For the cases where $O=1$ or $O=2$, we can use the binomial distribution to calculate the chances of the few combinations of wins. When 5 coins of 6 are won, they cannot all be 2's, nor could they be four 2's and a 3, for a win. When 4 coins of 6 are won, there are a few more losing combinations. But now we come to the formidable case where $O=3$, where the possible combinations for wins or losses are many. This is where we can use a standard normal approximation with n=3. Using the conditional distribution of V given the coin is won (non-zero), we need to know the mean and variance of the distribution. This distribution is skew, but the sum of three values, or similarly the average of three values, will be less skew and have a smaller variance, by the central limit theorem. That is, the average of a sample will tend towards the average of the population distribution, and moreso the larger the sample. The standard normal distribution will be used to select a z-value where the sum of three values is 11 or less for a lose, and 12 or more for a win. Since it is a discrete distribution for which we are using a continuous distribution to estimate, we will choose the dividing value between wins and loses as 11.5.

$[P(F=2)] = P(V=2|V\neq0) \approx 23.4$%

$[P(F=3)] = P(V=3|V\neq0) \approx 21.6$%

$[P(F=4)] = P(V=4|V\neq0) \approx 36.0$%

$[P(F=5)] = P(V=5|V\neq0) \approx 10.1$%

$[P(F=6)] = P(V=6|V\neq0) \approx 9.0$%

$E(F) \approx 3.597$

$E(F^2) \approx 14.388$

$VAR(F) \approx 14.388 - 3.597^2 \approx 1.449$

The sum of three random variables $(F_1 + F_2 + F_3)$ can be approximated by a normal distribution with mean $3\mu$ and variance $3\sigma^2$. So

$3F \sim \mathscr{N}(3\mu, \sqrt{n\sigma})$

The left-tail z-value for losses, sums 11.5 or below, is given by:

$Z_{0,1} \approx \frac{11.5 - 3\times(3.597)}{\sqrt{3\times1.449}} \approx \frac{0.7086}{2.085} \approx 0.34$

and the left-hand z-value for $0.34$ from the standard normal table is $0.63307$, representing the chance of a lose ($W=0$), when $O=3$. The chance of a win ($W=1$) when $O=3$ is $ \approx 1 - 0.63307 \approx 0.36693$. The figures given in the table are by far too exacting for the roughness of this estimation.
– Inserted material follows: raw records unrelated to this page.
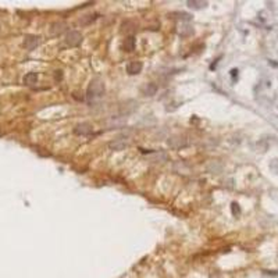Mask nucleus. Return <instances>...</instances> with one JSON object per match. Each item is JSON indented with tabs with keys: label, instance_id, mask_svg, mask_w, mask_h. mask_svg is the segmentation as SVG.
I'll list each match as a JSON object with an SVG mask.
<instances>
[{
	"label": "nucleus",
	"instance_id": "obj_1",
	"mask_svg": "<svg viewBox=\"0 0 278 278\" xmlns=\"http://www.w3.org/2000/svg\"><path fill=\"white\" fill-rule=\"evenodd\" d=\"M103 95H104V85H103V82H100L99 79L92 81L91 85H89V88H88V92H86L88 100L99 99V98H102Z\"/></svg>",
	"mask_w": 278,
	"mask_h": 278
},
{
	"label": "nucleus",
	"instance_id": "obj_2",
	"mask_svg": "<svg viewBox=\"0 0 278 278\" xmlns=\"http://www.w3.org/2000/svg\"><path fill=\"white\" fill-rule=\"evenodd\" d=\"M81 42H82V35L78 31H70L65 36V43L70 47H77L81 45Z\"/></svg>",
	"mask_w": 278,
	"mask_h": 278
},
{
	"label": "nucleus",
	"instance_id": "obj_3",
	"mask_svg": "<svg viewBox=\"0 0 278 278\" xmlns=\"http://www.w3.org/2000/svg\"><path fill=\"white\" fill-rule=\"evenodd\" d=\"M92 131H93V127L91 124H88V122H81V124H78L77 127L74 128V134L75 135H81V136H86L89 134H92Z\"/></svg>",
	"mask_w": 278,
	"mask_h": 278
},
{
	"label": "nucleus",
	"instance_id": "obj_4",
	"mask_svg": "<svg viewBox=\"0 0 278 278\" xmlns=\"http://www.w3.org/2000/svg\"><path fill=\"white\" fill-rule=\"evenodd\" d=\"M39 43H40V38L36 36V35H28L24 39V47L28 50H34Z\"/></svg>",
	"mask_w": 278,
	"mask_h": 278
},
{
	"label": "nucleus",
	"instance_id": "obj_5",
	"mask_svg": "<svg viewBox=\"0 0 278 278\" xmlns=\"http://www.w3.org/2000/svg\"><path fill=\"white\" fill-rule=\"evenodd\" d=\"M142 67L143 65H142L141 61H129L127 65V73L129 75H136L142 71Z\"/></svg>",
	"mask_w": 278,
	"mask_h": 278
},
{
	"label": "nucleus",
	"instance_id": "obj_6",
	"mask_svg": "<svg viewBox=\"0 0 278 278\" xmlns=\"http://www.w3.org/2000/svg\"><path fill=\"white\" fill-rule=\"evenodd\" d=\"M36 82H38V74L36 73H28L24 77V83L28 85V86H32Z\"/></svg>",
	"mask_w": 278,
	"mask_h": 278
},
{
	"label": "nucleus",
	"instance_id": "obj_7",
	"mask_svg": "<svg viewBox=\"0 0 278 278\" xmlns=\"http://www.w3.org/2000/svg\"><path fill=\"white\" fill-rule=\"evenodd\" d=\"M65 27L67 25L64 24V22H54L53 25H52V34L53 35H60V34H63L64 32V29H65Z\"/></svg>",
	"mask_w": 278,
	"mask_h": 278
},
{
	"label": "nucleus",
	"instance_id": "obj_8",
	"mask_svg": "<svg viewBox=\"0 0 278 278\" xmlns=\"http://www.w3.org/2000/svg\"><path fill=\"white\" fill-rule=\"evenodd\" d=\"M124 49H125V52L135 50V38H134V36H129V38L125 39V42H124Z\"/></svg>",
	"mask_w": 278,
	"mask_h": 278
},
{
	"label": "nucleus",
	"instance_id": "obj_9",
	"mask_svg": "<svg viewBox=\"0 0 278 278\" xmlns=\"http://www.w3.org/2000/svg\"><path fill=\"white\" fill-rule=\"evenodd\" d=\"M145 92H146V95L152 96V95H154V93L157 92V86L154 85V83H147L146 89H145Z\"/></svg>",
	"mask_w": 278,
	"mask_h": 278
},
{
	"label": "nucleus",
	"instance_id": "obj_10",
	"mask_svg": "<svg viewBox=\"0 0 278 278\" xmlns=\"http://www.w3.org/2000/svg\"><path fill=\"white\" fill-rule=\"evenodd\" d=\"M110 147H113L114 150H121L122 147H125V143H118V142H113V143H110Z\"/></svg>",
	"mask_w": 278,
	"mask_h": 278
},
{
	"label": "nucleus",
	"instance_id": "obj_11",
	"mask_svg": "<svg viewBox=\"0 0 278 278\" xmlns=\"http://www.w3.org/2000/svg\"><path fill=\"white\" fill-rule=\"evenodd\" d=\"M86 17H88V18H86V20H82V21H81V22H82V24H89V22H91V21H95V20H96V18H98V14L86 15Z\"/></svg>",
	"mask_w": 278,
	"mask_h": 278
}]
</instances>
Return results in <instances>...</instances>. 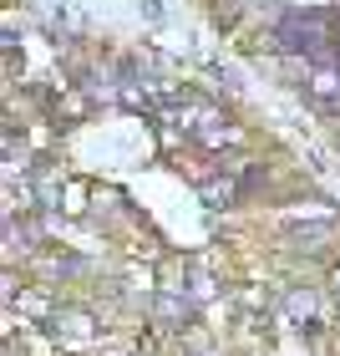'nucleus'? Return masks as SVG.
<instances>
[{"label": "nucleus", "mask_w": 340, "mask_h": 356, "mask_svg": "<svg viewBox=\"0 0 340 356\" xmlns=\"http://www.w3.org/2000/svg\"><path fill=\"white\" fill-rule=\"evenodd\" d=\"M335 290H340V275H335Z\"/></svg>", "instance_id": "1"}]
</instances>
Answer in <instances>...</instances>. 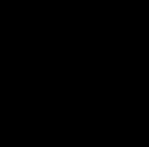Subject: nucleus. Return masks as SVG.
<instances>
[]
</instances>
The estimate is better for larger sample size as the distribution becomes less skew.

Putting the chances of wins together for all cases of $O$,

$P(W=1) = P(W=1|O=0)P(O=0) + P(W=1|O=1)P(O=1) + P(W=1|O=2)P(O=2) + P(W=1|O=3)P(O=3) + P(W=1|O=4)P(O=4) + P(W=1|O=5)P(O=5)+ P(W=1|O=6)P(O=6)$

$P(W=1) \approx [(100\%)\times(0.05\%)] + [(99.6\%)\times(0.72\%)] + [(91.2\%)\times(4.67\%)] + [(36.7\%)\times(16.17\%)] + [(0.08\%)\times(31.50\%)] + [(0\%)\times(32.73\%)] + [(0\%)\times(32.73\%)] \approx 11.2\%$

We can see from this expression that the majority of wins occur when $O=3$. Since the other cases have small chances of wins, this estimate relies mainly on the standard normal approximation for a skew distribution when the sample size is $n=3$, and very little upon the cases with exact calculations. When $O \lt 3$, these outcomes are few since the chance of winning coins is small. When $O \gt 3$, these outcomes are common but there are few coins won which then need to be of higher value each which is less likely.

Let me know if you want me to finish calculation the cases for $O=1$ and $O=2$.